We had walked and walked so much by then that my blisters were starting to get blisters. So I quickly found a sandal shop, and I luckily found some simple leather sandals that miraculously fit comfortably *and* avoided all my blistered areas. I simply had to buy them, and pretty much lived in them for the rest of the trip. Richard got a size 11 pair of 'Diesel' slip-slips too. Both cost R120. I would have paid much more though :) We were getting quite good at the bargaining thing too.
About half the locals speak a little English, but every single vendor has a calculator so you simply bargain by putting a price on the calculator. They laugh at you and then put their price in. This goes on until you agree to a price somewhere in the middle - or you walk away when the price can suddenly drop by magnitudes!
Depending on how ridiculous their starting price is you can get 40-80% off their original price with a bit off effort. I found that shopping around a bit allowed you to get an indication of how much things should cost, and then you decide what you are prepared to pay, and go with that.

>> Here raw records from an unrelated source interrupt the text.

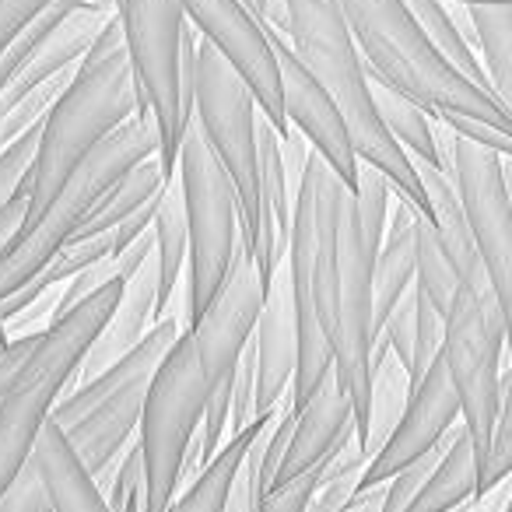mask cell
<instances>
[{
    "label": "cell",
    "mask_w": 512,
    "mask_h": 512,
    "mask_svg": "<svg viewBox=\"0 0 512 512\" xmlns=\"http://www.w3.org/2000/svg\"><path fill=\"white\" fill-rule=\"evenodd\" d=\"M365 71L467 141L512 158V109L442 60L400 0H341Z\"/></svg>",
    "instance_id": "cell-1"
},
{
    "label": "cell",
    "mask_w": 512,
    "mask_h": 512,
    "mask_svg": "<svg viewBox=\"0 0 512 512\" xmlns=\"http://www.w3.org/2000/svg\"><path fill=\"white\" fill-rule=\"evenodd\" d=\"M281 8H285V25L278 32L337 106L355 158L383 172L393 197L407 200L425 214L418 172L404 155V148L393 144V137L383 130L376 106H372L369 71H365L348 22H344L341 0H281Z\"/></svg>",
    "instance_id": "cell-2"
},
{
    "label": "cell",
    "mask_w": 512,
    "mask_h": 512,
    "mask_svg": "<svg viewBox=\"0 0 512 512\" xmlns=\"http://www.w3.org/2000/svg\"><path fill=\"white\" fill-rule=\"evenodd\" d=\"M130 116H141L137 106L134 74L123 50L120 22H109L92 43V50L78 60L64 95L53 102V109L39 123L36 155L25 176V218L46 204L53 190L64 183V176L102 141L113 134Z\"/></svg>",
    "instance_id": "cell-3"
},
{
    "label": "cell",
    "mask_w": 512,
    "mask_h": 512,
    "mask_svg": "<svg viewBox=\"0 0 512 512\" xmlns=\"http://www.w3.org/2000/svg\"><path fill=\"white\" fill-rule=\"evenodd\" d=\"M120 292L123 281H113L74 309H67L64 316H57L43 334H36L29 355L11 376L8 390L0 397V495L29 463L32 442L50 421L57 400L67 393L81 355L106 323Z\"/></svg>",
    "instance_id": "cell-4"
},
{
    "label": "cell",
    "mask_w": 512,
    "mask_h": 512,
    "mask_svg": "<svg viewBox=\"0 0 512 512\" xmlns=\"http://www.w3.org/2000/svg\"><path fill=\"white\" fill-rule=\"evenodd\" d=\"M158 155V130L144 116H130L127 123L106 134L71 172L64 183L46 197V204L36 214L22 221L15 239L0 253V299L22 288L29 278H36L53 260L60 246L74 235L95 200L106 193L109 183L123 176L130 165Z\"/></svg>",
    "instance_id": "cell-5"
},
{
    "label": "cell",
    "mask_w": 512,
    "mask_h": 512,
    "mask_svg": "<svg viewBox=\"0 0 512 512\" xmlns=\"http://www.w3.org/2000/svg\"><path fill=\"white\" fill-rule=\"evenodd\" d=\"M179 334H183V323L176 316H165L130 355H123L120 362L57 400L50 421L60 425V432L67 435L71 449L95 481L120 460L127 442L134 439L148 386Z\"/></svg>",
    "instance_id": "cell-6"
},
{
    "label": "cell",
    "mask_w": 512,
    "mask_h": 512,
    "mask_svg": "<svg viewBox=\"0 0 512 512\" xmlns=\"http://www.w3.org/2000/svg\"><path fill=\"white\" fill-rule=\"evenodd\" d=\"M256 102L235 67L197 36L193 50V120L211 155L225 169L239 200V242L253 260L260 281H271L278 264L260 239V193H256Z\"/></svg>",
    "instance_id": "cell-7"
},
{
    "label": "cell",
    "mask_w": 512,
    "mask_h": 512,
    "mask_svg": "<svg viewBox=\"0 0 512 512\" xmlns=\"http://www.w3.org/2000/svg\"><path fill=\"white\" fill-rule=\"evenodd\" d=\"M509 313L498 302L491 285H460L446 309L442 327V365L449 386L460 404V425L481 467L488 453L491 428H495L502 393L512 386V376L502 369Z\"/></svg>",
    "instance_id": "cell-8"
},
{
    "label": "cell",
    "mask_w": 512,
    "mask_h": 512,
    "mask_svg": "<svg viewBox=\"0 0 512 512\" xmlns=\"http://www.w3.org/2000/svg\"><path fill=\"white\" fill-rule=\"evenodd\" d=\"M116 22L134 74L137 106L158 130V165L176 179V155L186 116L193 113V88L183 85L186 15L176 0H120Z\"/></svg>",
    "instance_id": "cell-9"
},
{
    "label": "cell",
    "mask_w": 512,
    "mask_h": 512,
    "mask_svg": "<svg viewBox=\"0 0 512 512\" xmlns=\"http://www.w3.org/2000/svg\"><path fill=\"white\" fill-rule=\"evenodd\" d=\"M176 183L186 218V309L200 316L218 281L225 278L228 260L239 246V200L225 169L211 155L193 113L186 116L183 141L176 155Z\"/></svg>",
    "instance_id": "cell-10"
},
{
    "label": "cell",
    "mask_w": 512,
    "mask_h": 512,
    "mask_svg": "<svg viewBox=\"0 0 512 512\" xmlns=\"http://www.w3.org/2000/svg\"><path fill=\"white\" fill-rule=\"evenodd\" d=\"M207 400V379L197 362L190 334H179L169 355L162 358L137 421V449L144 467L141 512H165L179 491L186 449L200 428Z\"/></svg>",
    "instance_id": "cell-11"
},
{
    "label": "cell",
    "mask_w": 512,
    "mask_h": 512,
    "mask_svg": "<svg viewBox=\"0 0 512 512\" xmlns=\"http://www.w3.org/2000/svg\"><path fill=\"white\" fill-rule=\"evenodd\" d=\"M449 183L463 211L481 264L495 288L498 302L509 313L512 299V190L509 158L491 148L449 134Z\"/></svg>",
    "instance_id": "cell-12"
},
{
    "label": "cell",
    "mask_w": 512,
    "mask_h": 512,
    "mask_svg": "<svg viewBox=\"0 0 512 512\" xmlns=\"http://www.w3.org/2000/svg\"><path fill=\"white\" fill-rule=\"evenodd\" d=\"M267 285L256 274L253 260L242 249V242L235 246L232 260H228L225 278L218 281L214 295L207 299V306L200 309V316H193V323L186 327L197 351V362L204 369L207 390L228 383L239 362L242 348L249 344L256 327V316L264 306Z\"/></svg>",
    "instance_id": "cell-13"
},
{
    "label": "cell",
    "mask_w": 512,
    "mask_h": 512,
    "mask_svg": "<svg viewBox=\"0 0 512 512\" xmlns=\"http://www.w3.org/2000/svg\"><path fill=\"white\" fill-rule=\"evenodd\" d=\"M176 4L183 8L193 32H200V39H207L235 67V74L246 81L256 109L281 134L288 123L285 113H281L278 67H274V53L264 36V25L256 22L239 0H176Z\"/></svg>",
    "instance_id": "cell-14"
},
{
    "label": "cell",
    "mask_w": 512,
    "mask_h": 512,
    "mask_svg": "<svg viewBox=\"0 0 512 512\" xmlns=\"http://www.w3.org/2000/svg\"><path fill=\"white\" fill-rule=\"evenodd\" d=\"M264 25V36L271 43L274 67H278V92H281V113L292 130H299L306 137V144L330 165L337 179L344 183V190H355L358 176V158L351 148V137L344 130V120L337 113V106L330 102V95L313 81V74L302 67V60L292 53V46L285 43L274 25Z\"/></svg>",
    "instance_id": "cell-15"
},
{
    "label": "cell",
    "mask_w": 512,
    "mask_h": 512,
    "mask_svg": "<svg viewBox=\"0 0 512 512\" xmlns=\"http://www.w3.org/2000/svg\"><path fill=\"white\" fill-rule=\"evenodd\" d=\"M456 421H460V404H456V393H453V386H449L446 365H442V355H439L428 365L425 376L418 379V386H411L397 425L386 435L379 453L362 467L355 491L386 484L393 474H400L404 467L418 463L421 456H428L439 446L442 435H446Z\"/></svg>",
    "instance_id": "cell-16"
},
{
    "label": "cell",
    "mask_w": 512,
    "mask_h": 512,
    "mask_svg": "<svg viewBox=\"0 0 512 512\" xmlns=\"http://www.w3.org/2000/svg\"><path fill=\"white\" fill-rule=\"evenodd\" d=\"M253 372H256V414H267L292 393L295 362H299V330H295V292L288 264L281 260L267 281L264 306L253 327Z\"/></svg>",
    "instance_id": "cell-17"
},
{
    "label": "cell",
    "mask_w": 512,
    "mask_h": 512,
    "mask_svg": "<svg viewBox=\"0 0 512 512\" xmlns=\"http://www.w3.org/2000/svg\"><path fill=\"white\" fill-rule=\"evenodd\" d=\"M155 295H158V264H155V249H151L141 264H137V271L123 281L120 299L109 309L106 323L92 337V344L85 348L67 390L95 379L102 369L120 362L123 355H130L144 341V334L155 327Z\"/></svg>",
    "instance_id": "cell-18"
},
{
    "label": "cell",
    "mask_w": 512,
    "mask_h": 512,
    "mask_svg": "<svg viewBox=\"0 0 512 512\" xmlns=\"http://www.w3.org/2000/svg\"><path fill=\"white\" fill-rule=\"evenodd\" d=\"M348 432H355V421H351V400L348 393L337 386L334 372L316 386V393L306 404L295 411V425H292V439H288L285 460H281L278 474L271 484L278 481H292L302 470L316 467V463L330 460L337 449V442Z\"/></svg>",
    "instance_id": "cell-19"
},
{
    "label": "cell",
    "mask_w": 512,
    "mask_h": 512,
    "mask_svg": "<svg viewBox=\"0 0 512 512\" xmlns=\"http://www.w3.org/2000/svg\"><path fill=\"white\" fill-rule=\"evenodd\" d=\"M29 467L36 470L39 484H43L50 512H109L99 481L88 474L67 435L53 421H46L39 439L32 442Z\"/></svg>",
    "instance_id": "cell-20"
},
{
    "label": "cell",
    "mask_w": 512,
    "mask_h": 512,
    "mask_svg": "<svg viewBox=\"0 0 512 512\" xmlns=\"http://www.w3.org/2000/svg\"><path fill=\"white\" fill-rule=\"evenodd\" d=\"M414 218L418 207L393 197L386 214V232L372 256V330L383 327L400 299L414 285Z\"/></svg>",
    "instance_id": "cell-21"
},
{
    "label": "cell",
    "mask_w": 512,
    "mask_h": 512,
    "mask_svg": "<svg viewBox=\"0 0 512 512\" xmlns=\"http://www.w3.org/2000/svg\"><path fill=\"white\" fill-rule=\"evenodd\" d=\"M400 4H404V11L414 18L421 36L442 53V60H446L453 71H460L463 78L474 81L484 92H491L488 74H484L481 60H477V53H474V32H470L463 4H460L463 18H456V8H453L456 0H400Z\"/></svg>",
    "instance_id": "cell-22"
},
{
    "label": "cell",
    "mask_w": 512,
    "mask_h": 512,
    "mask_svg": "<svg viewBox=\"0 0 512 512\" xmlns=\"http://www.w3.org/2000/svg\"><path fill=\"white\" fill-rule=\"evenodd\" d=\"M474 484H477L474 449H470L463 425L456 421L453 432H449L446 449L435 460V467L428 470L421 488L411 495V502L404 505V512H453L474 498Z\"/></svg>",
    "instance_id": "cell-23"
},
{
    "label": "cell",
    "mask_w": 512,
    "mask_h": 512,
    "mask_svg": "<svg viewBox=\"0 0 512 512\" xmlns=\"http://www.w3.org/2000/svg\"><path fill=\"white\" fill-rule=\"evenodd\" d=\"M271 418H274V411H267L256 421H249L242 432L228 435V439L218 446V453H214L211 460H207L204 467L190 477L186 491L172 498L165 512H225V498H228V488H232L235 470H239L249 442L271 425Z\"/></svg>",
    "instance_id": "cell-24"
},
{
    "label": "cell",
    "mask_w": 512,
    "mask_h": 512,
    "mask_svg": "<svg viewBox=\"0 0 512 512\" xmlns=\"http://www.w3.org/2000/svg\"><path fill=\"white\" fill-rule=\"evenodd\" d=\"M151 239H155V264H158V295H155V323L165 320V309L183 288L186 271V218L179 183L169 179L151 214Z\"/></svg>",
    "instance_id": "cell-25"
},
{
    "label": "cell",
    "mask_w": 512,
    "mask_h": 512,
    "mask_svg": "<svg viewBox=\"0 0 512 512\" xmlns=\"http://www.w3.org/2000/svg\"><path fill=\"white\" fill-rule=\"evenodd\" d=\"M165 183H169V179L162 176L158 155L130 165L116 183L106 186V193H102V197L92 204V211L81 218V225L74 228V235H95V232H106V228L120 225V221H127L130 214H137L141 207L155 204L158 193L165 190Z\"/></svg>",
    "instance_id": "cell-26"
},
{
    "label": "cell",
    "mask_w": 512,
    "mask_h": 512,
    "mask_svg": "<svg viewBox=\"0 0 512 512\" xmlns=\"http://www.w3.org/2000/svg\"><path fill=\"white\" fill-rule=\"evenodd\" d=\"M474 53L481 60L488 85L502 106L512 109V0L509 4H463Z\"/></svg>",
    "instance_id": "cell-27"
},
{
    "label": "cell",
    "mask_w": 512,
    "mask_h": 512,
    "mask_svg": "<svg viewBox=\"0 0 512 512\" xmlns=\"http://www.w3.org/2000/svg\"><path fill=\"white\" fill-rule=\"evenodd\" d=\"M362 467H365V456H362V449L355 446V432H348L337 442L334 456H330V463H327V474H323L320 488H316L306 512H379L386 484L355 491Z\"/></svg>",
    "instance_id": "cell-28"
},
{
    "label": "cell",
    "mask_w": 512,
    "mask_h": 512,
    "mask_svg": "<svg viewBox=\"0 0 512 512\" xmlns=\"http://www.w3.org/2000/svg\"><path fill=\"white\" fill-rule=\"evenodd\" d=\"M369 92H372V106H376V116L383 123V130L393 137V144L404 148L407 158L414 162L435 165L439 155H435V120L425 113L421 106H414L411 99H404L400 92H393L390 85L369 74Z\"/></svg>",
    "instance_id": "cell-29"
},
{
    "label": "cell",
    "mask_w": 512,
    "mask_h": 512,
    "mask_svg": "<svg viewBox=\"0 0 512 512\" xmlns=\"http://www.w3.org/2000/svg\"><path fill=\"white\" fill-rule=\"evenodd\" d=\"M407 393H411V383H407L404 365H400V358L393 351H386L369 369V411H365V439H362L365 463L379 453L386 435L393 432V425H397L400 411L407 404Z\"/></svg>",
    "instance_id": "cell-30"
},
{
    "label": "cell",
    "mask_w": 512,
    "mask_h": 512,
    "mask_svg": "<svg viewBox=\"0 0 512 512\" xmlns=\"http://www.w3.org/2000/svg\"><path fill=\"white\" fill-rule=\"evenodd\" d=\"M414 285L428 295V302L442 316H446L449 302H453L456 288H460V278H456L453 264L446 260V249H442L432 221L421 211L414 218Z\"/></svg>",
    "instance_id": "cell-31"
},
{
    "label": "cell",
    "mask_w": 512,
    "mask_h": 512,
    "mask_svg": "<svg viewBox=\"0 0 512 512\" xmlns=\"http://www.w3.org/2000/svg\"><path fill=\"white\" fill-rule=\"evenodd\" d=\"M351 200H355V214H358V232H362V242L372 256H376L379 242H383L386 232V214H390V200L393 190L386 183V176L372 165L358 162V176H355V190H351Z\"/></svg>",
    "instance_id": "cell-32"
},
{
    "label": "cell",
    "mask_w": 512,
    "mask_h": 512,
    "mask_svg": "<svg viewBox=\"0 0 512 512\" xmlns=\"http://www.w3.org/2000/svg\"><path fill=\"white\" fill-rule=\"evenodd\" d=\"M411 309H414V330H411V365H407V383L418 386V379L428 372V365L442 351V327L446 316L428 302V295L418 285H411Z\"/></svg>",
    "instance_id": "cell-33"
},
{
    "label": "cell",
    "mask_w": 512,
    "mask_h": 512,
    "mask_svg": "<svg viewBox=\"0 0 512 512\" xmlns=\"http://www.w3.org/2000/svg\"><path fill=\"white\" fill-rule=\"evenodd\" d=\"M512 470V386L502 393V407H498L495 428H491V442L484 463L477 467V484H474V502L481 495H488L491 488L505 484Z\"/></svg>",
    "instance_id": "cell-34"
},
{
    "label": "cell",
    "mask_w": 512,
    "mask_h": 512,
    "mask_svg": "<svg viewBox=\"0 0 512 512\" xmlns=\"http://www.w3.org/2000/svg\"><path fill=\"white\" fill-rule=\"evenodd\" d=\"M256 372H253V344H246L235 362L232 383H228V425H225V439L256 421Z\"/></svg>",
    "instance_id": "cell-35"
},
{
    "label": "cell",
    "mask_w": 512,
    "mask_h": 512,
    "mask_svg": "<svg viewBox=\"0 0 512 512\" xmlns=\"http://www.w3.org/2000/svg\"><path fill=\"white\" fill-rule=\"evenodd\" d=\"M36 141H39V123L0 148V207L22 193L25 176L32 169V155H36Z\"/></svg>",
    "instance_id": "cell-36"
},
{
    "label": "cell",
    "mask_w": 512,
    "mask_h": 512,
    "mask_svg": "<svg viewBox=\"0 0 512 512\" xmlns=\"http://www.w3.org/2000/svg\"><path fill=\"white\" fill-rule=\"evenodd\" d=\"M50 0H0V53L8 50L11 39L32 22L36 11H43Z\"/></svg>",
    "instance_id": "cell-37"
},
{
    "label": "cell",
    "mask_w": 512,
    "mask_h": 512,
    "mask_svg": "<svg viewBox=\"0 0 512 512\" xmlns=\"http://www.w3.org/2000/svg\"><path fill=\"white\" fill-rule=\"evenodd\" d=\"M32 341H36V334H29V337H11L8 344H0V397H4V390H8L11 376L18 372L22 358L29 355Z\"/></svg>",
    "instance_id": "cell-38"
},
{
    "label": "cell",
    "mask_w": 512,
    "mask_h": 512,
    "mask_svg": "<svg viewBox=\"0 0 512 512\" xmlns=\"http://www.w3.org/2000/svg\"><path fill=\"white\" fill-rule=\"evenodd\" d=\"M25 211H29V204H25V193H18V197H11L8 204L0 207V253H4V246H8V242L15 239L18 228H22Z\"/></svg>",
    "instance_id": "cell-39"
},
{
    "label": "cell",
    "mask_w": 512,
    "mask_h": 512,
    "mask_svg": "<svg viewBox=\"0 0 512 512\" xmlns=\"http://www.w3.org/2000/svg\"><path fill=\"white\" fill-rule=\"evenodd\" d=\"M239 4L249 11V15L256 18V22H264V15H267V4H271V0H239Z\"/></svg>",
    "instance_id": "cell-40"
},
{
    "label": "cell",
    "mask_w": 512,
    "mask_h": 512,
    "mask_svg": "<svg viewBox=\"0 0 512 512\" xmlns=\"http://www.w3.org/2000/svg\"><path fill=\"white\" fill-rule=\"evenodd\" d=\"M460 4H509V0H460Z\"/></svg>",
    "instance_id": "cell-41"
},
{
    "label": "cell",
    "mask_w": 512,
    "mask_h": 512,
    "mask_svg": "<svg viewBox=\"0 0 512 512\" xmlns=\"http://www.w3.org/2000/svg\"><path fill=\"white\" fill-rule=\"evenodd\" d=\"M502 512H509V509H502Z\"/></svg>",
    "instance_id": "cell-42"
}]
</instances>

We found you can bargain all bought goods and services except, food, massages or tuk-tuks, and taxi's only allow slight bargaining, and there are some fixed price shops. So if items are properly price tagged, than that's the price. But at all the stalls they look at you, suss up how much money they think you have and how gullible you are and how much they think you want something, and you get your very own personalities inflated price *LOL*.

Examples of general prices to expect (converted):
Can of coke R2.15
Plate of Thai style fried noodles and chicken R4 - R8 - from street vendors/bungalows.
Beer in a pub R8 - 12
Beer at 7Eleven R5.8
T-Shirt R16 - R30
Sarong R16 - 25
Men's T-shirt R20 -R35
Full day trip to an island (by speedboat with lunch, snorkelling, and hotel transfers) R270
Coconut cooler cocktail served in the pool at the pool bar R16
125cc motorbike hire for 24hrs R25
Tuk-tuk ride from one beach to another R50! <--- See what I mean?

It's actually amazingly affordable once you are there.